↓

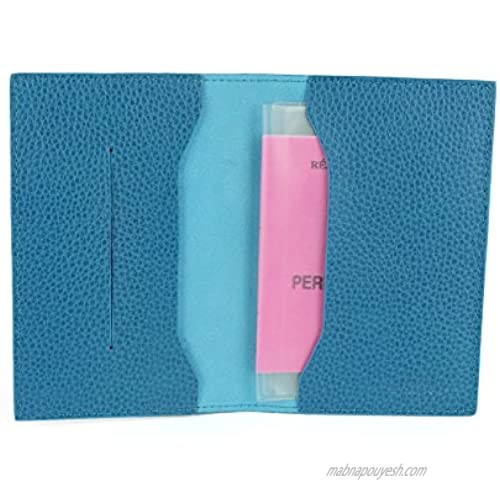 Laurige Passport/Document Holder  4.125 x 5.875 x 0.375 inches  Turquoise (G790.05)
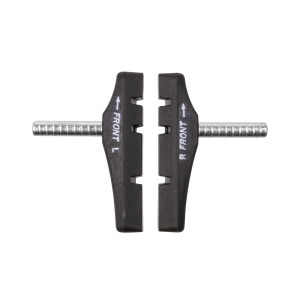 Торм. колодки VENTURA 5-361082 для кантилев. торм. (4 шт.) без крепежа ассиметричные 70мм, для сталь. и алюмин. ободов 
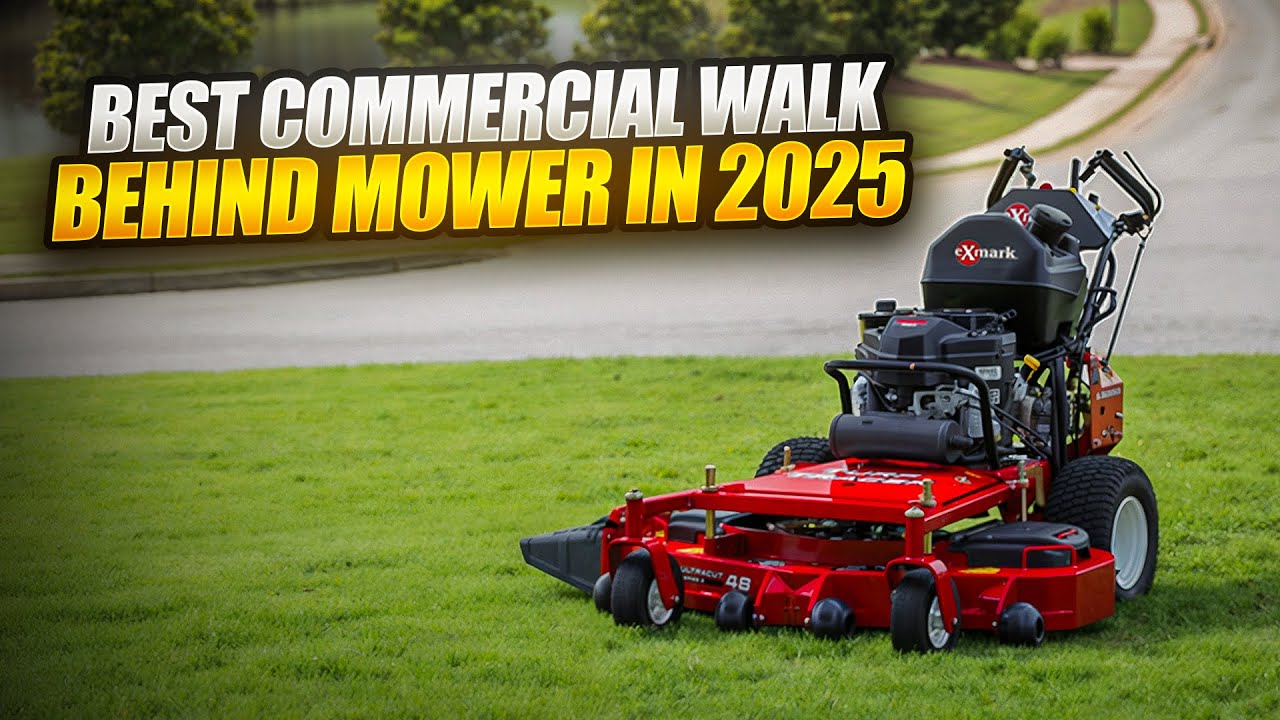 Top Performing Walk Behind Mowers | Full Specs Breakdown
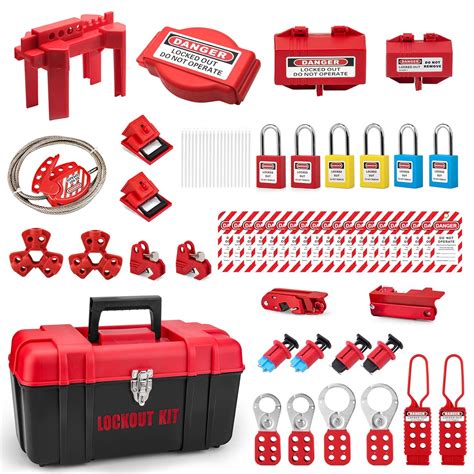 Buy Alamanda Lockout Tagout Kit,Ball Valve Lockout,Loto Hasp,Lockout ...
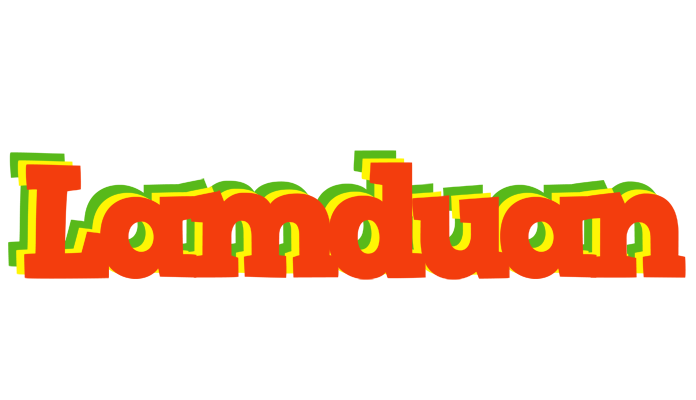 Lamduan bbq logo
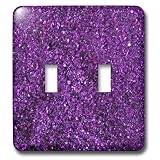 3drose LLC lsp _ 31158 _ 2パープルSparkle Like – ダブル切り替えスイッチ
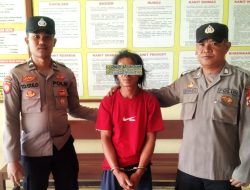 Pelaku Pembacok Tetangganya Di Nias Barat Diamankan Polisi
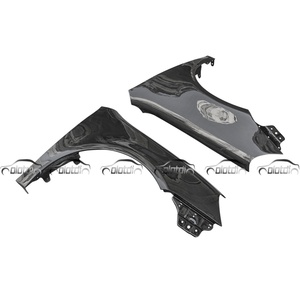 Divisores Laterales de Parachoques Delantero de Fibra de Carbono Estilo OEM, Color Negro Carbono, para Carrocería de VW Golf 5 GTI 2006-2019, Tuning Automotriz - Product Image 4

↑

# [To do]
Please copy every entry above word for word, leaving the pictures out of your answer.

# [Solution for this problem]
 Laurige Passport/Document Holder  4.125 x 5.875 x 0.375 inches  Turquoise (G790.05)
 Торм. колодки VENTURA 5-361082 для кантилев. торм. (4 шт.) без крепежа ассиметричные 70мм, для сталь. и алюмин. ободов 
 Top Performing Walk Behind Mowers | Full Specs Breakdown
 Buy Alamanda Lockout Tagout Kit,Ball Valve Lockout,Loto Hasp,Lockout ...
 Lamduan bbq logo
 3drose LLC lsp _ 31158 _ 2パープルSparkle Like – ダブル切り替えスイッチ
 Pelaku Pembacok Tetangganya Di Nias Barat Diamankan Polisi
 Divisores Laterales de Parachoques Delantero de Fibra de Carbono Estilo OEM, Color Negro Carbono, para Carrocería de VW Golf 5 GTI 2006-2019, Tuning Automotriz - Product Image 4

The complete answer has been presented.